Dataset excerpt
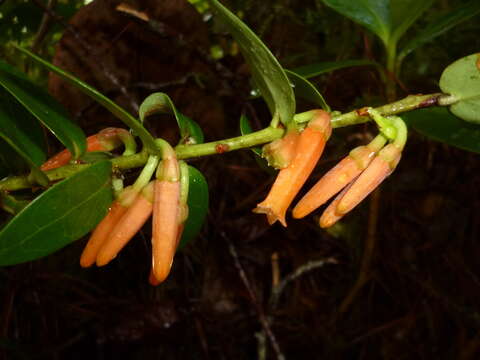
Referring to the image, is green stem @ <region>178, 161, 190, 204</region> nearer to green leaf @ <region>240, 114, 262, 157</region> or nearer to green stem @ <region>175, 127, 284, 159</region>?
green stem @ <region>175, 127, 284, 159</region>

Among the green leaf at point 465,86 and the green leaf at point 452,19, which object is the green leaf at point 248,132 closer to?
the green leaf at point 465,86

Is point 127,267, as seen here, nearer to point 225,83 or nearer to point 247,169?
point 247,169

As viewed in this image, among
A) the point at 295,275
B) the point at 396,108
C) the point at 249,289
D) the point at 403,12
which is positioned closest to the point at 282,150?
the point at 396,108

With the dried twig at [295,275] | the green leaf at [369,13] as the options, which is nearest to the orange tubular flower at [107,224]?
the green leaf at [369,13]

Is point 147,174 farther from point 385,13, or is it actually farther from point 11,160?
point 385,13

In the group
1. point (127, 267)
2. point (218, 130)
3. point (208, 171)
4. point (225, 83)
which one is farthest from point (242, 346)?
point (225, 83)
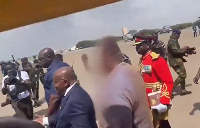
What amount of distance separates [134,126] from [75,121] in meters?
0.50

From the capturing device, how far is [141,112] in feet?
10.5

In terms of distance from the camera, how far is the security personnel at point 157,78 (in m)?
4.14

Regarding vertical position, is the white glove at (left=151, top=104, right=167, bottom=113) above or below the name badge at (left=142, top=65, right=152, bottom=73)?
below

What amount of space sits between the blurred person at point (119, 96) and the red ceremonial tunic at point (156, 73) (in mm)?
1014

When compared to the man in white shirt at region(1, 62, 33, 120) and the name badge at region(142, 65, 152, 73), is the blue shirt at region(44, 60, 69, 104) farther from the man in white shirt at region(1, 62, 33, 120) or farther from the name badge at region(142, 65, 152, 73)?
the man in white shirt at region(1, 62, 33, 120)

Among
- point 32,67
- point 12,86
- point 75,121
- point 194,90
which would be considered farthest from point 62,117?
point 32,67

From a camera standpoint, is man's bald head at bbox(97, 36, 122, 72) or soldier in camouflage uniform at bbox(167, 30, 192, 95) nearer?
man's bald head at bbox(97, 36, 122, 72)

* [AIM OF THE TASK]
Reproduce the records word for word, starting at the line containing "Is point 147,174" and continuing through the end of the records. Omit the pictures from your answer.

* [FULL OUTPUT]
Is point 147,174 farther from point 385,13, or is it actually farther from point 11,160?
point 385,13

In the group
1. point (127, 267)
2. point (218, 130)
3. point (208, 171)
4. point (225, 83)
which one is farthest from point (242, 346)?
point (225, 83)
What amount of distance separates [134,126] from [75,121] in meters?
0.50

From the capturing device, how far is [141,112] in feet?
10.5

In terms of distance from the camera, how far is the security personnel at point 157,78 (in m)?
4.14

Regarding vertical position, is the white glove at (left=151, top=104, right=167, bottom=113) above or below the name badge at (left=142, top=65, right=152, bottom=73)?
below

What amount of space sits between the blurred person at point (119, 96) and the red ceremonial tunic at point (156, 73) (in mm)?
1014

When compared to the man in white shirt at region(1, 62, 33, 120) and the name badge at region(142, 65, 152, 73), is the blue shirt at region(44, 60, 69, 104) farther from the man in white shirt at region(1, 62, 33, 120) or farther from the name badge at region(142, 65, 152, 73)?
the man in white shirt at region(1, 62, 33, 120)

Among
- point 32,67
- point 12,86
- point 75,121
- point 194,90
which would be considered farthest from point 62,117?
point 32,67

From a camera standpoint, is man's bald head at bbox(97, 36, 122, 72) or soldier in camouflage uniform at bbox(167, 30, 192, 95) nearer?
man's bald head at bbox(97, 36, 122, 72)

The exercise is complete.